From 18e9bfc725ebbfdb09e34d7aee11381c9166afdf Mon Sep 17 00:00:00 2001
From: Keval Morabia <28916987+kevalmorabia97@users.noreply.github.com>
Date: Wed, 4 Mar 2026 11:28:09 -0800
Subject: [PATCH 1/2] Bump transformers to 5.0

Signed-off-by: Keval Morabia <28916987+kevalmorabia97@users.noreply.github.com>
---
 examples/gpt-oss/requirements.txt                  |  1 -
 examples/llm_distill/requirements.txt              |  1 -
 examples/speculative_decoding/requirements.txt     |  3 +--
 examples/vlm_ptq/requirements-vila.txt             |  3 ---
 modelopt/torch/__init__.py                         |  2 +-
 modelopt/torch/speculative/plugins/transformers.py | 14 ++------------
 pyproject.toml                                     |  2 +-
 tests/_test_utils/torch/transformers_models.py     |  9 ++-------
 tests/unit/torch/quantization/plugins/test_peft.py |  4 ----
 tox.ini                                            |  2 +-
 10 files changed, 8 insertions(+), 33 deletions(-)

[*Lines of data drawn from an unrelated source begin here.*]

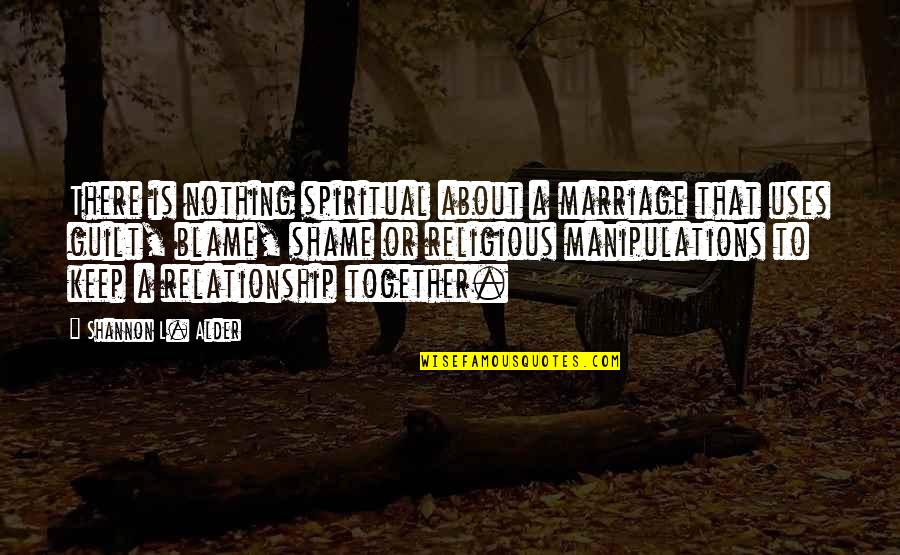 Marriage Relationship Problems Quotes By Shannon L. Alder: There is nothing spiritual about a marriage that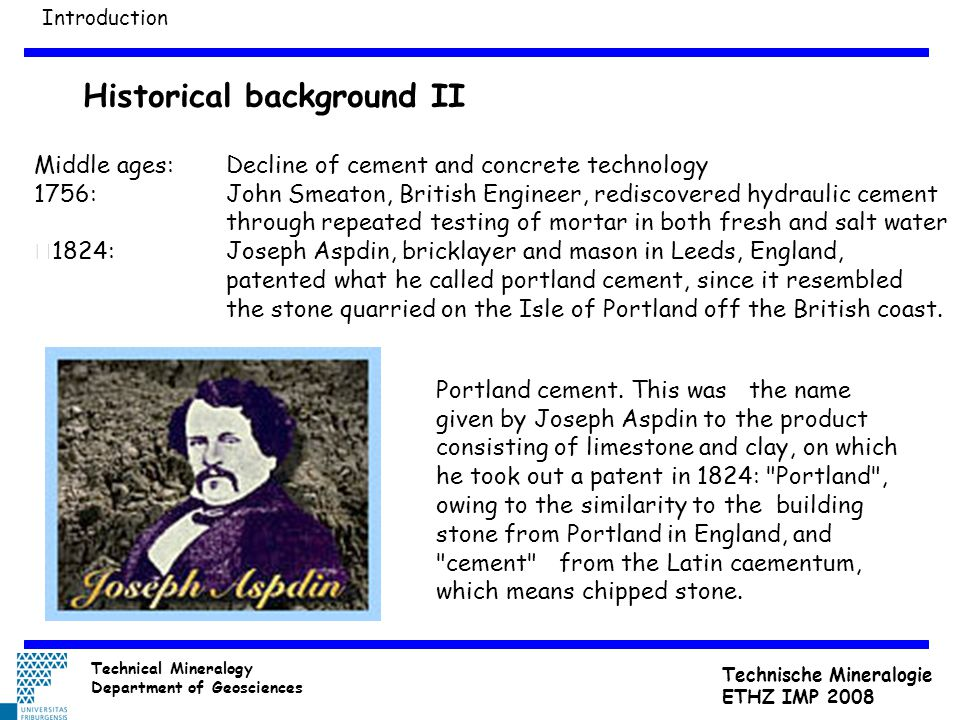 Middle ages:Decline of cement and concrete technology 1756:John Smeaton, British Engineer, rediscovered hydraulic cement through repeated testing of m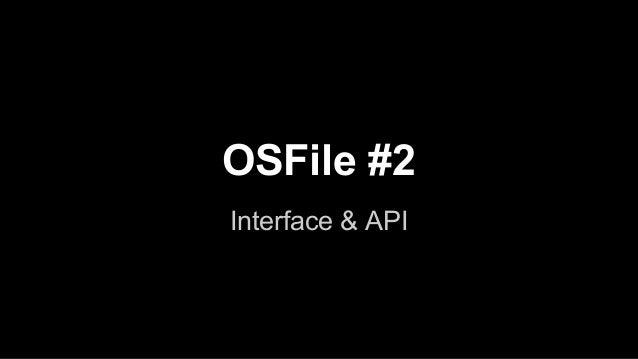 OSFile #2 Interface & API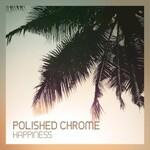 Polished Chrome, Happiness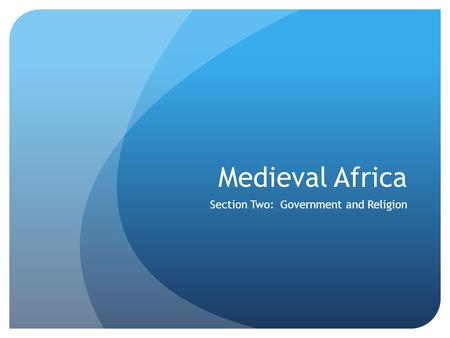 Medieval Africa Section Two: Government and Religion.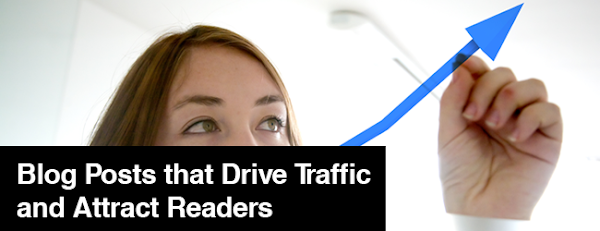 13 Types of Blog Posts that Drive Traffic and Attract Readers
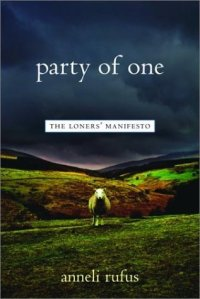Party of One - The Loners' Manifesto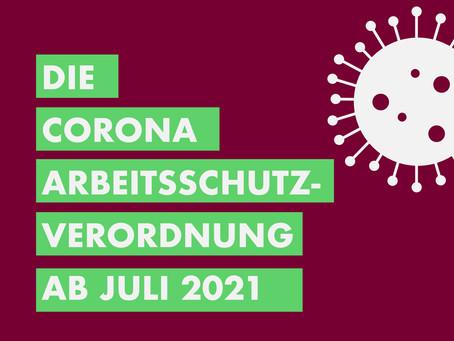 Die Corona Arbeitsschutzverordnung ab Juli 2021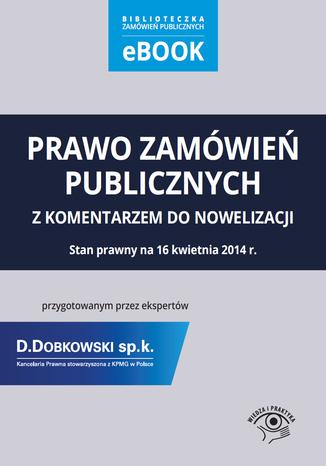 Okładka książki/ebooka Prawo zamówień publicznych z komentarzem do nowelizacji przygotowanym przez ekspertów Kancelarii Prawnej D.Dobkowski sp. k. stowarzyszonej z KPMG w Polsce. Stan prawny na 16 kwietnia 2014 r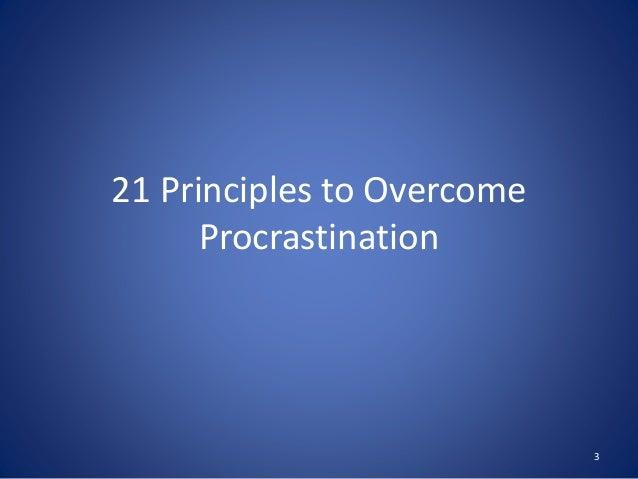 21 Principles to Overcome Procrastination 3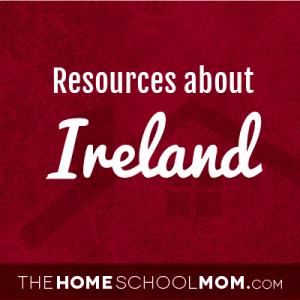Homeschool resources about Ireland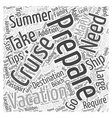 Preparing For Your Summer Vacation Word Cloud vector image vector image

 delete mode 100644 examples/vlm_ptq/requirements-vila.txt

diff --git a/examples/gpt-oss/requirements.txt b/examples/gpt-oss/requirements.txt
index 368097d33..76c3b0a2e 100644
--- a/examples/gpt-oss/requirements.txt
+++ b/examples/gpt-oss/requirements.txt
@@ -1,5 +1,4 @@
 kernels>=0.9.0
 torch>2.7.1
 trackio
-transformers>=4.55.0
 trl>=0.21.0
diff --git a/examples/llm_distill/requirements.txt b/examples/llm_distill/requirements.txt
index 91dda9daf..4bcd19083 100644
--- a/examples/llm_distill/requirements.txt
+++ b/examples/llm_distill/requirements.txt
@@ -1,4 +1,3 @@
 pyarrow
 torchao>=0.14.1
-transformers<5.0
 trl>=0.23.0
diff --git a/examples/speculative_decoding/requirements.txt b/examples/speculative_decoding/requirements.txt
index 6324bac62..8e50f9c3f 100644
--- a/examples/speculative_decoding/requirements.txt
+++ b/examples/speculative_decoding/requirements.txt
@@ -1,2 +1 @@
-accelerate==1.12.0
-transformers==5.0.0rc1
+transformers>=5.0
diff --git a/examples/vlm_ptq/requirements-vila.txt b/examples/vlm_ptq/requirements-vila.txt
deleted file mode 100644
index 7391a5f26..000000000
--- a/examples/vlm_ptq/requirements-vila.txt
+++ /dev/null
@@ -1,3 +0,0 @@
-deepspeed>=0.16.0
-git+https://github.com/bfshi/scaling_on_scales.git
-transformers<=4.50.0
diff --git a/modelopt/torch/__init__.py b/modelopt/torch/__init__.py
index bc42b82a6..be4a336a8 100644
--- a/modelopt/torch/__init__.py
+++ b/modelopt/torch/__init__.py
@@ -32,7 +32,7 @@
 try:
     from transformers import __version__ as _transformers_version
 
-    if not (_Version("4.53") <= _Version(_transformers_version) < _Version("5.0")):
+    if not (_Version("4.55") <= _Version(_transformers_version)):
         _warnings.warn(
             f"transformers version {_transformers_version} is not tested with nvidia-modelopt and may cause issues. "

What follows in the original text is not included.